If you ask anyone around the Capitol lately, “What will happen in the next legislative session?” The general answer is, “I don’t know!”

When asked that same question before last session, as Health Chair, I knew that we would face some of the most important healthcare decisions we have seen in the past 30 years. I’m proud to report that we were able to pass Governor Brewer’s Medicaid restoration plan. I want to personally thank the Greater Phoenix Chamber of Commerce for their support throughout the process. Ultimately, this was the most fiscally responsible decision for our state because healthcare is a major economic engine in Arizona. Restoring Medicaid brings billions of dollars to the Arizona economy, protects our rural safety-net hospitals, saves high paying jobs throughout the state and prevents 60,000 people from losing their healthcare coverage at the end of this year. It was the right thing to do for Arizona.

But headed into the 2014 session, things are much more unpredictable. We are coming out of one of the biggest economic crises of our lifetime. What I do know is that Arizonans need a predictable, stable economy. We should do what we can at the Capitol to help stabilize and build Arizona’s economic recovery.

We need to focus on economic development efforts that meet our funding needs. Through the hard work of the Arizona Commerce Authority, we will improve our economy and bring jobs back to Arizona. We need to attract new businesses to our state while supporting those that are already here providing jobs for Arizonans.

Education is also a top priority for Arizona and for business. During the economic downturn, the state had to make dramatic cuts to both higher education and the K-12 system. Fortunately, last year, we were able to re-invest dollars to help transform both systems to meet 21st century workforce needs.

Our colleges and universities serve a critical role in our economic recovery. The three state universities and 20+ community colleges provide innovative research and development, along with important job training, to ensure a well-prepared workforce. One important issue related to this work is to finish funding the parity issue, thereby leveling the playing field among the three universities and allowing us to implement the performance-funding model. This will create a new system ensuring the results we expect from our institutions, such as increasing the number of degrees awarded, increasing transfers from the community colleges and increasing our research and development efforts.

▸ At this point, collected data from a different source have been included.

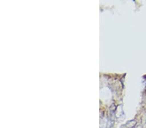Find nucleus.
<instances>
[{
    "instance_id": "nucleus-1",
    "label": "nucleus",
    "mask_w": 146,
    "mask_h": 128,
    "mask_svg": "<svg viewBox=\"0 0 146 128\" xmlns=\"http://www.w3.org/2000/svg\"><path fill=\"white\" fill-rule=\"evenodd\" d=\"M135 128H142V127H141V126H138L137 127H135Z\"/></svg>"
}]
</instances>
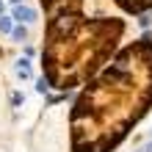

The K-12 education system is also an integral part of preparing our 21st century workforce. Last year, we reformed our state statutes to reflect the adoption of the Arizona Career and College State Standards and the next step is to invest in an updated assessment to measure student achievement using the new standards.  Also, the governor will put forth a funding model based on student academic performance. We want to pay for measurable results and reward those schools and districts that achieve them. We are also facing a teacher crisis that needs to be addressed. We need to attract and retain quality teachers in Arizona and utilize programs like Teach for America to bring top talent to rural areas. All of these reforms, and the reforms we have already passed, require continued investment in a statewide longitudinal data system. The Arizona Education Learning and Accountability System (AELAS) is a vital piece of the system and will allow us to access accurate and timely data for student performance and school accountability.

Constitutionally, the state legislature is charged with presenting a balanced budget each year. We must be innovative and realistically conservative in preparing this and future budgets. Simply going back to the old way of doing business is no longer feasible.

Overall, while signs are showing that Arizona’s economy is improving, it isn’t happening fast enough. There are a myriad of other worthy budget items that we must consider. But at the end of the day, we must remember that Arizona Constitution requires that we produce a balanced budget.

So now is the time to work together and put Arizona on a positive course for the next generation.